# 90cm ADA cube garden - Andrew Yaros



## aquanut (Jun 26, 2007)

And Here I go


----------



## Yeaulman (Jun 23, 2005)

I've always wanted an invisible tank


----------



## Jdinh04 (Oct 7, 2004)

What kind of light fixture is that?


----------



## BigB (Dec 1, 2006)

peter pan style planted tank, you just have to "believe" hehehe


----------



## vicpinto (Mar 27, 2007)

I wish I could get my water looking that clear. Wow! Amazing!


----------



## Skyfish (Jun 8, 2004)

This is what you call a 0 maintainance tank! I love it.


----------



## eklikewhoa (Jul 24, 2006)

Talk about super clear clarity!


----------



## FelixAvery (Mar 29, 2007)

you must be using a UV!


----------



## Overfloater (Apr 2, 2004)

Jdinh04 said:


> What kind of light fixture is that?


John,

Aqualight Pro. I have one over my 37G cube and I love it.


----------



## stepheus (Jun 13, 2006)

Hmm... you should have background plants, maybe a stronger midground? haha! :heh:

On other notes, really nice set up so far =)


----------



## hedson_25 (Sep 20, 2005)

there is all exept the most important...


----------



## aquanut (Jun 26, 2007)

here is the hardscape ive got planned


----------



## aquanut (Jun 26, 2007)

Jdinh04 said:


> What kind of light fixture is that?


jdinh- its a 24" aqualight pro. 150watt MH, 2x55/65w CF, sorry for tardy response.

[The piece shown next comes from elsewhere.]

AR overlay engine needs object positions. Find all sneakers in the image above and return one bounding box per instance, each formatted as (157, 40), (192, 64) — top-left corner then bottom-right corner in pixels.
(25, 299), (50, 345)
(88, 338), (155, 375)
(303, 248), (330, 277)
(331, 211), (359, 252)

hahhaa... so many comments on my lazy setup...i added one more bag of AS tonight, and planted the entire foreground with Lilaeopsis brasilensis.

more pics coming soon...


----------



## DonaldmBoyer (Aug 18, 2005)

Very interesting hardscape placement! Not very common, and I'll be eagerly looking for updates!


----------



## BlackTop_Kings (Jan 17, 2007)

deffently like to see were this is going and how it will turn out, think it could be really wild, good luck


----------



## arowanaman (Jun 14, 2006)

good choice of setup I am using the same light over my 90P also. I highly recomend getting the ADA green HQI bulb for the fixture. It grows plants a whole lot better than the 10K bulb that comes with the light and it is also brighter.


----------



## Overfloater (Apr 2, 2004)

Did this tank ever amount to anything? 

How do you like the Aqualight Pro? I find the MH fan to be too be a bit loud myself.


----------



## jsenske (Mar 15, 2004)

That was an interesting use of the relatively crappy shaped rock that makes up most of what comes in when you order that stuff.


----------



## aquanut (Jun 26, 2007)

the tanks hardscape has actually been redone. after listening to Navarro politely put into words at a SFAS pre-meet in July what I had been thinking in my mind about the short comings of the scape, I just couldn't let it be. im hoping this tank will make an appearance with its current layout in a contest or two this year, so im hesitant to put it up for all to see, yet. 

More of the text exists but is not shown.